# Brad point drill bts



## coffeetime (Dec 28, 2006)

I was thinking of buying a set. When I was looking around online today I ran accross a review about them. I was surprised when the author said that he would not use them very often. His complaint was that due to the little tips on the outside of the cutting edge they overheated very quickly. Now I like the idea of a drill bit that won't wander but I was wondering if this overheat problem is really a problem?
What do you all think about the brad point drill bits?

Mike


----------



## drcollins804 (Jan 11, 2008)

They don't all have the little tips on the outside. I have a couple of sets and also use a set at work and none of them have these "cutters". I have seen the type that he is referring to and would not purchase a set that were made that way.


----------



## MrRodeoCC (Mar 15, 2008)

Another thing to be aware of are bits with a lot of twist in them, I bought a set of De-walt Pilot Point Bits and hate them, you have to be really careful, the many twist act like a screw and draw the bit in fast and chunk out your piece. I use them ONLY to get a hole started, and using very little pressure to just get a hole just past the surface then swap to a standard metal cutting bit. I almost threw them in the garbage after ruining a project I was working on, I had to cut new pieces to replace what was ruined.


----------



## JON BELL (Nov 2, 2007)

I was using a 1/2" brad bit to drill out a dado in maple.It was constantly overheating.Being extremely _impatient _I just kept dunking it in a cup of water.Eventually one of the tips broke off.I just kept using it,no problem.
If I was using them a little I would get good ones.If You're using them alot I would get cheap ones and just run them into the ground and replace.


----------



## Paul K (Jan 14, 2008)

Mike, I can't say I like mine too much either. Had a set that was garbage, but have had some individual ones I think I bought from Woodcraft or someone, that were pretty good. The IDEA seems like a good one, but they do overheat it seems too easily. If I want that nice smooth hole, Forstner, or if not so perfect, then pilot first and then a twist. Faster than the brad points generally. IMHO
paul


----------



## Howard Ferstler (Sep 27, 2007)

coffeetime said:


> I was thinking of buying a set. When I was looking around online today I ran accross a review about them. I was surprised when the author said that he would not use them very often. His complaint was that due to the little tips on the outside of the cutting edge they overheated very quickly. Now I like the idea of a drill bit that won't wander but I was wondering if this overheat problem is really a problem?
> What do you all think about the brad point drill bits?
> 
> Mike


I use some cheap versions and while they do eliminate start-up drift, they also tend to tear out the hole more than conventional bits. More expensive versions might not do that, however. Any bit is less likely to drift if you use a drill press and clamp the workpiece.

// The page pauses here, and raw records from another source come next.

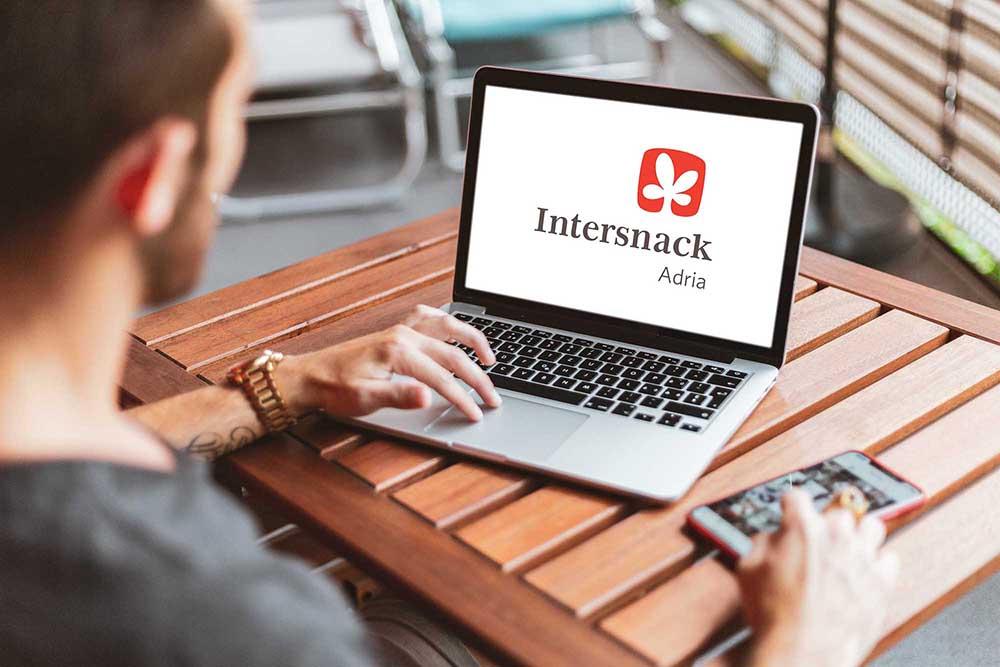 INTERSNACK ADRIA – novi korisnik!!!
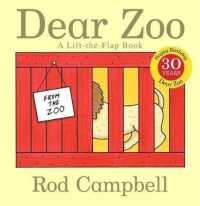 Link to an enlarged image of Dear Zoo : A Lift-the-flap Book (LTF BRDBK)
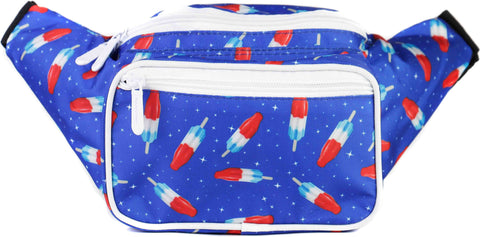 Fanny Pack USA Bombpop 4th of July Fanny Pack - SoJourner Bags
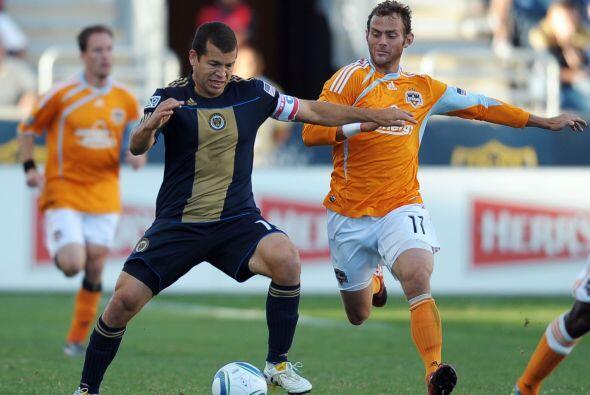 El Union se despidió de su primera temporada en la MLS.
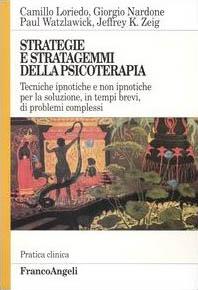 giorgio_nardone-strategie-e-stratagemmi-della-psicoterapia
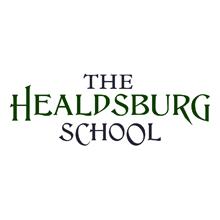 The Healdsburg School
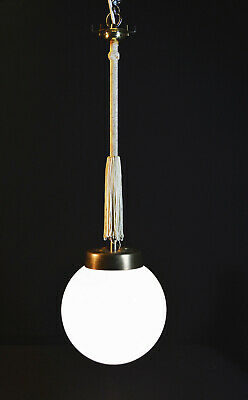 Vintage 1940s Original Art Deco Opaline glass school house Globe lantern light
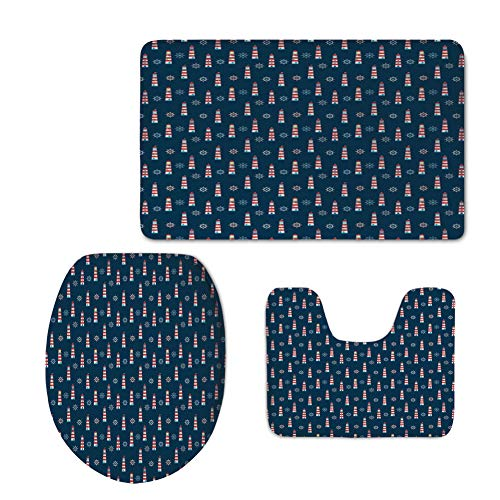 Fashion Bathroom Rug Set,Lighthouse,Abstract Helms Marine Navigation Towers Children Cartoon Style Pattern Decorative,Navy Blue Red White,3 Piece Toilet lid Cover mat Set -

One problem with the brad-point bits is that you cannot sharpen them. I have a "Drill Doctor 500x sharpener and I use it to sharpen my collection of conventional bits. Very useful, especially since that particular model will let you sharpen bits at either 135 or 118 degrees. It cannot sharpen brad-point bits, unfortunately, and I doubt that any other home-use machine could, either.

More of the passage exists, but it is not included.